··· Passage shown
Graphite and graphene dispersions and their applications

The present invention relates to a graphite and graphene dispersant and its application.

Graphite is an allotrope of carbon that exhibits high chemical stability, resistance to strong acids and alkalis, fire resistance, and good electrical and thermal conductivity. However, as a non-polar solid, graphite is difficult to disperse in water, limiting its applications. To ensure uniform dispersion of graphite in water, there is an urgent need for appropriate and efficient surfactant compositions to improve the wettability, dispersibility, and permeability of graphite by water, thereby expanding the application of graphite (including natural flake graphite, spheroidized graphite, and expanded graphite) in industrial water-based applications.

Currently, the most common graphene production methods are mechanical exfoliation, liquid phase exfoliation (including redox and solvent exfoliation), and chemical vapor deposition (CVD). While mechanical exfoliation can produce high-quality graphene, it suffers from low yields and high costs. Furthermore, it is difficult to disperse and prone to agglomeration, making it unsuitable for industrial and large-scale production. While CVD can meet the requirements for large-scale production of high-quality graphene, it is more expensive and complex. While liquid-phase ultrasonic exfoliation (LPUS) is low-cost and easy to implement, potentially making it the optimal method for producing graphene, the redox method suffers from the potential for wastewater contamination during large-scale production. The resulting graphene also contains defects, leading to a loss of some electrical properties and limiting its applications. While conventional solvent exfoliation methods can produce high-quality graphene, they require the use of toxic and difficult-to-remove solvents, such as nitrogen-methylpyrrolidone (NMP) or dimethylformamide (DMF), to form a graphite dispersion for ultrasonic exfoliation. If water supplemented with a highly effective dispersant could be used to form a graphite dispersion, followed by ultrasonic exfoliation, not only could the use of difficult-to-remove and toxic solvents be avoided, but the graphene yield could also be increased by increasing the concentration of graphite in the dispersion.

Because graphene is a planar, conjugated structure composed of ^sp2- hybridized carbon atoms, its interlayers experience very strong π-π and van der Waals interactions, and its large specific surface area results in extremely poor dispersibility. Graphene has a wide range of applications, including conductive materials, antistatic materials, thermal conductivity/heat dissipation materials, flame retardants, anti-corrosion coatings, waterproof coatings, reinforced cement, asphalt, and antimicrobial materials. However, graphene flakes are difficult to evenly disperse in the application medium and tend to aggregate, stack, and form lumps. Even after a brief dispersion, they can quickly reagglomerate. This further agglomeration prevents graphene from displaying its unique and superior physical properties, such as conductivity, heat dissipation, flame retardancy, corrosion resistance, waterproofing, reinforcement, adsorption, and antimicrobial properties.
······
··· Recorded information
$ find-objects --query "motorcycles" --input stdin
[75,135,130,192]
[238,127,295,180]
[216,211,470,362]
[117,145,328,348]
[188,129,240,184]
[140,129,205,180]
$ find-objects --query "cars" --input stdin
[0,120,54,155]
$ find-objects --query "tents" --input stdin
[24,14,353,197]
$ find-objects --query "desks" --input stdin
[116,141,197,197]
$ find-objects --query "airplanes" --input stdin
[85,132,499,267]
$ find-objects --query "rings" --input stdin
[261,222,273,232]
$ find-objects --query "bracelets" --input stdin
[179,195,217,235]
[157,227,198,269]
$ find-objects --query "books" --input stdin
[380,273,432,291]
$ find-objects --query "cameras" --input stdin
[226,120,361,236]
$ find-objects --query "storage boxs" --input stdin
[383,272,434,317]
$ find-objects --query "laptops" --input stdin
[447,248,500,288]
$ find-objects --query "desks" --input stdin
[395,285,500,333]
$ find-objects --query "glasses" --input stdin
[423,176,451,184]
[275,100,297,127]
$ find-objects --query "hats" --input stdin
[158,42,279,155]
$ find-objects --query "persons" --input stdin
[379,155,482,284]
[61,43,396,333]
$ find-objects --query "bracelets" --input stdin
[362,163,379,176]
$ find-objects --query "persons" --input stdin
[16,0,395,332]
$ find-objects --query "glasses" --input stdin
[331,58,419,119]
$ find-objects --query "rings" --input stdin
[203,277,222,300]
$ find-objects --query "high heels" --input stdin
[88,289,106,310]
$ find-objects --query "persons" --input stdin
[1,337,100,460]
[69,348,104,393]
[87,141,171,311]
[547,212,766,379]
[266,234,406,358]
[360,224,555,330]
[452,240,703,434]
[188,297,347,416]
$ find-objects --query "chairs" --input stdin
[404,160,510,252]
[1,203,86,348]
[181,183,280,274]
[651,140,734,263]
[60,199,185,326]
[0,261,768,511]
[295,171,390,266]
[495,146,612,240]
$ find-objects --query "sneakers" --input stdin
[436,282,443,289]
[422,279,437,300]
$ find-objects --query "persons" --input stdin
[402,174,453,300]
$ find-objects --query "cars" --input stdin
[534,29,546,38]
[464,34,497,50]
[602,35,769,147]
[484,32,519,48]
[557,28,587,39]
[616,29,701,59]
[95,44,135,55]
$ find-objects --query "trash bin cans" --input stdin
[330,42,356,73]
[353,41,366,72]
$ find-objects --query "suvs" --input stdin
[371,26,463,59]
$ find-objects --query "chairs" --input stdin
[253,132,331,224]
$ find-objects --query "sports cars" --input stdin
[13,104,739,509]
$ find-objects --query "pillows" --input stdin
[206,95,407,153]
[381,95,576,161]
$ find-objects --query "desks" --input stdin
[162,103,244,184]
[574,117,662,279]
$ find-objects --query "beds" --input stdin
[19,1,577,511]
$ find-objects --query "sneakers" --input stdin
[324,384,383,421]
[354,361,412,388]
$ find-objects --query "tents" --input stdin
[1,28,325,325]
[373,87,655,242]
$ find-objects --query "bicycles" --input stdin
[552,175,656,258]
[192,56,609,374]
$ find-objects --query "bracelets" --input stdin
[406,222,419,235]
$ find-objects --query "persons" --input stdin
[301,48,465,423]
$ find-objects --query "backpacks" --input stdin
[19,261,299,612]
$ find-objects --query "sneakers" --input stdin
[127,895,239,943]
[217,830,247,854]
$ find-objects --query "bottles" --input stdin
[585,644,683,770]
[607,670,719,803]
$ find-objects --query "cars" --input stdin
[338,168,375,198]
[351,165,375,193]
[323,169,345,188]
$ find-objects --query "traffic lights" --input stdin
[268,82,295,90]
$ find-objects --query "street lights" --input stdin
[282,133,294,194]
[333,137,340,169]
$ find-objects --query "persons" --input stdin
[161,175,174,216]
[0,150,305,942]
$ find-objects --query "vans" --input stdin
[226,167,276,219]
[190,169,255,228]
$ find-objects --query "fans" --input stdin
······
◆ **Task instructions**:
A. In the passage on graphite and graphene dispersions, which two solvents are named as toxic and difficult to remove in conventional solvent exfoliation?
B. Copy the stretch of the passage on graphite and graphene dispersions from "The present invention" through "industrial water-based applications.".
C. Proceed with the passage on graphite and graphene dispersions, picking up after its last sentence.

◆ **Solved tasks**:
A. Nitrogen-methylpyrrolidone (NMP) and dimethylformamide (DMF).

B.
The present invention relates to a graphite and graphene dispersant and its application.

Graphite is an allotrope of carbon that exhibits high chemical stability, resistance to strong acids and alkalis, fire resistance, and good electrical and thermal conductivity. However, as a non-polar solid, graphite is difficult to disperse in water, limiting its applications. To ensure uniform dispersion of graphite in water, there is an urgent need for appropriate and efficient surfactant compositions to improve the wettability, dispersibility, and permeability of graphite by water, thereby expanding the application of graphite (including natural flake graphite, spheroidized graphite, and expanded graphite) in industrial water-based applications.

C.
The most common challenge in graphene applications is how to evenly disperse the graphene sheets and prevent them from agglomerating. This has long been a technical bottleneck that the industry needs to address. Furthermore, the application preparation process requires that graphene be dispersed in water or a non-toxic organic solvent for operability and processability. While traditional commercial surfactants such as sodium dodecylbenzenesulfonate (SDBS), cetyltrimethylammonium bromide (CTAB), phenyl-polyethylene glycol (Triton-X-100), polysorbate 80 (Tween 80), and polymer stabilizers (e.g., polyvinylpyrrolidone (PVP), sodium polystyrenesulfonate (PSS), and polydimethyldiallylammonium chloride (PDDA)) can all play a role in dispersing and stabilizing graphene, they often suffer from issues such as high dispersant dosage and low graphene concentration. Excessive dispersant dosage and low graphene concentration are both detrimental factors in the construction of composite materials. Currently, the greatest challenge facing graphene application development technology lies in finding appropriate and effective graphene dispersants.

TW201620607A discloses a graphene dispersant comprising an aniline oligomer or an aniline oligomer derivative, wherein the aniline oligomer or aniline oligomer derivative is an electroactive polymer. CN105645388A discloses a graphene dispersant comprising an electroactive aniline oligomer and its derivative. TW202311355A discloses the use of a polyalkylene oxide having at least one aromatic group as a dispersant for graphene materials. However, these materials contain benzene compounds, which have poor biodegradability. TW201711959A discloses a graphene dispersion comprising graphene dispersed in a solvent containing at least 50 wt% of N-methylpyrrolidone (NMP, flash point 86.1°C), using a large amount of a highly toxic and flammable organic solvent.

Graphene oxide (GO) flakes are the product of chemical oxidation and exfoliation of graphite powder. GO has long been considered a hydrophilic material due to its excellent dispersibility in water. However, because its mechanical properties are determined by details such as the degree of oxidation and thickness, its application still has some limitations. Structural defects can affect its physical properties, limiting its applicability.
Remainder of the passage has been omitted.